No recuerdo bien cuanto rato fue lo que estuve parada ahí, pero a mi corta edad fueron momentos eternos. De pronto, cuando ya toda la fe estaba perdida, vi como mi hermano estiraba su mano, las bajaba una por una para quitarles el polvo y las ponía en un escritorio para seguir limpiando.

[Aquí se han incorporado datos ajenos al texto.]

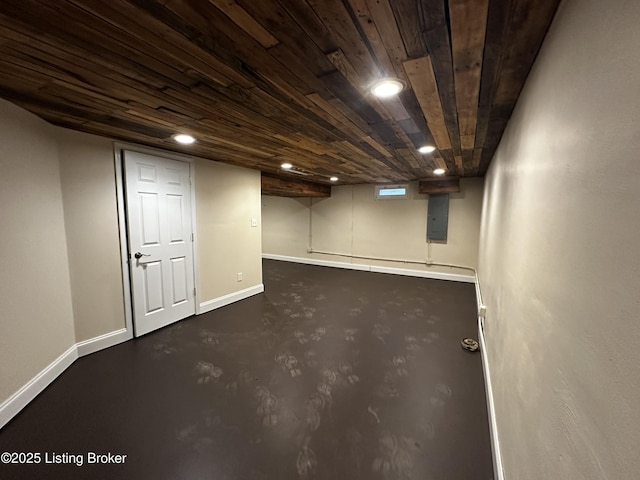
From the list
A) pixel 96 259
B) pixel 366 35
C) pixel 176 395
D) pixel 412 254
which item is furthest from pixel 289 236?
pixel 366 35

Aún nos separaban cerca de cuatro metros de distancia, pero la euforia infantil se encargó de que se sintieran más cerca que nunca. La misión ya estaba por completarse. Sorpresivamente, mi hermano decidió mirarme. Reinó el silencio durante unos cinco segundos y luego me dijo que me acercara a él. Tímidamente y con una enorme sonrisa de oreja a oreja, llegué a su lado mientras me daba la espalda. En silencio giró y me miró muy serio, de frente. Tenía las botellas en su mano derecha.

Lentamente se agachó y me dijo que tenía un regalo para mí, pero solo con una condición: que las cuidara mucho porque eran únicas. Un duende amigo se las había entregado.

Yo asentí con la cabeza y le di un enérgico y militarizado sí. Entonces extendió sus dedos y me entregó las botellitas que hasta el día de hoy conservo. Claro que es importante decir que ahora solo son dos porque a los nueve años no me aguanté y quise saber si lo que contenían era o no Coca – Cola. La respuesta es sí, pero muy aguada y desvanecida. Supongo que no se puede pedir más, luego de llevar más de nueve años embotellada.